I use bar and chain oil on everything that requires oil and on the back of the head there should be a plug or a grease fitting, probably marked with a "B", that hole takes grease.

I hope that I didn't miss anything. 
Good luck mate!
John


----------



## jcp (Oct 26, 2018)

Look at this manual for J head Bridgeport......I think it will help. Your manual fine down feed hand wheel appears to be missing.
http://www.truetex.com/bridgeport-manual.pdf


----------



## Shootymacshootface (Oct 26, 2018)

I did miss one thing. The rod that is missing a knob on the end is a push pull controll for the direction of feed (up, down, and neutral).


----------



## Ropata (Oct 26, 2018)

Thanks for the great advise. I've been playing around all day and it seems the engagement handle won't stay in. I'll post a video shortly.


----------



## Shootymacshootface (Oct 26, 2018)

The threaded rod/quill stop/2 levers/button to the top right of the threaded rod is most likely stuck in the kick out position. Pull or pry up on the threaded rod, it should move about 1/4".


----------



## Ropata (Oct 27, 2018)

Shootymacshootface said:


> The threaded rod/quill stop/2 levers/button to the top right of the threaded rod is most likely stuck in the kick out position. Pull or pry up on the threaded rod, it should move about 1/4".


----------



## Ropata (Oct 27, 2018)

I think i see what you mean, I'll play around some more.


----------



## Shootymacshootface (Oct 27, 2018)

Pull the quill handle down a little then engage the feed lever.


----------



## Shootymacshootface (Oct 27, 2018)

You have to do this first. Its how it works.


----------



## Ropata (Oct 27, 2018)

Shootymacshootface said:


> You have to do this first. Its how it works.


It seems to engage without pulling the lever at all but doesn't stay engaged. I'm just waiting for a video to upload to show you exactly what I meant.


----------



## Ropata (Oct 27, 2018)




----------



## Shootymacshootface (Oct 27, 2018)

Lower the quill about 1" and lock it. Now you can troubleshoot the kickout linkage. The button on the upper right should push down much further than you did in the vid. Once you get everything freed up the feed lever should lock. Try pushing down on that button and prying up on the threaded rod at the same time. Don't forget to lock the quill about an inch from the top first.


----------



## Ropata (Oct 27, 2018)

The quill was locked about an inch down during this video


----------



## Ropata (Oct 27, 2018)

http://puu.sh/BRLtT/825a0816c2.jpg

I found this and I think It's identical to mine. Were these machines really that close of a copy? Would bridgport parts fit on a Kondia? I think part E is missing.


----------



## Shootymacshootface (Oct 27, 2018)

Yes, they are very close, and many parts on a Kondia will interchange with a Bridgeport.  That is part of a detent for that button that the quill pushes up on.

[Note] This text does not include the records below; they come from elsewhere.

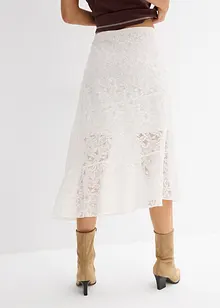 Midi rok met kant, bonprix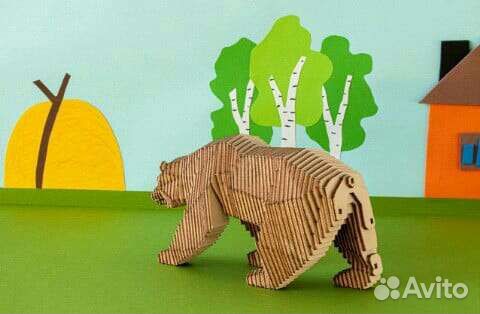 Деревянный конструктор с набором карандашей Медвед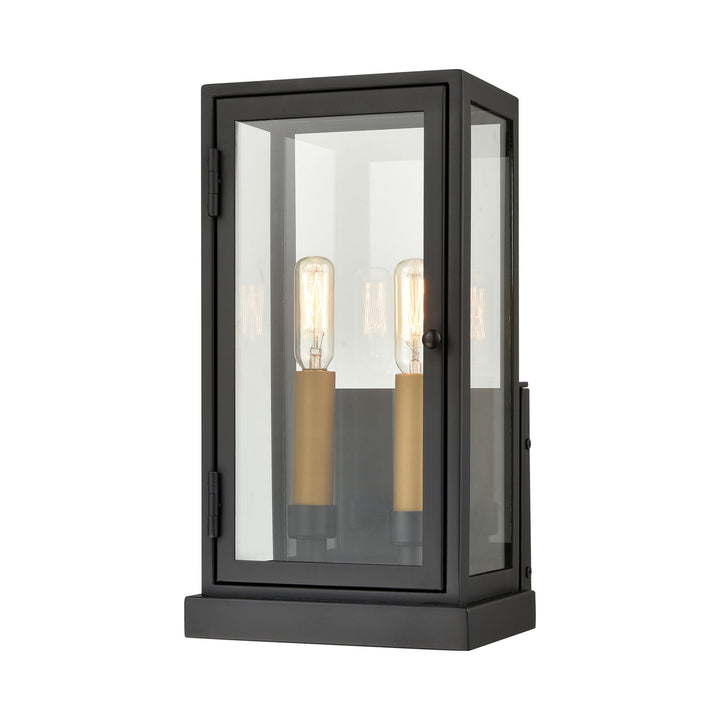 Foundation 13 High 2-Light Outdoor Sconce - Matte Black Image 1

This is what these parts should look like for the feed lever to engage. Mine is sticky too.


----------



## Ropata (Oct 28, 2018)

yes the plunger under the scale that knocks the engagement back was just really sticky. Seems to be working OK now.


----------



## Shootymacshootface (Oct 28, 2018)

Great! I was going to suggest taking the scale off to get a better look at that.


----------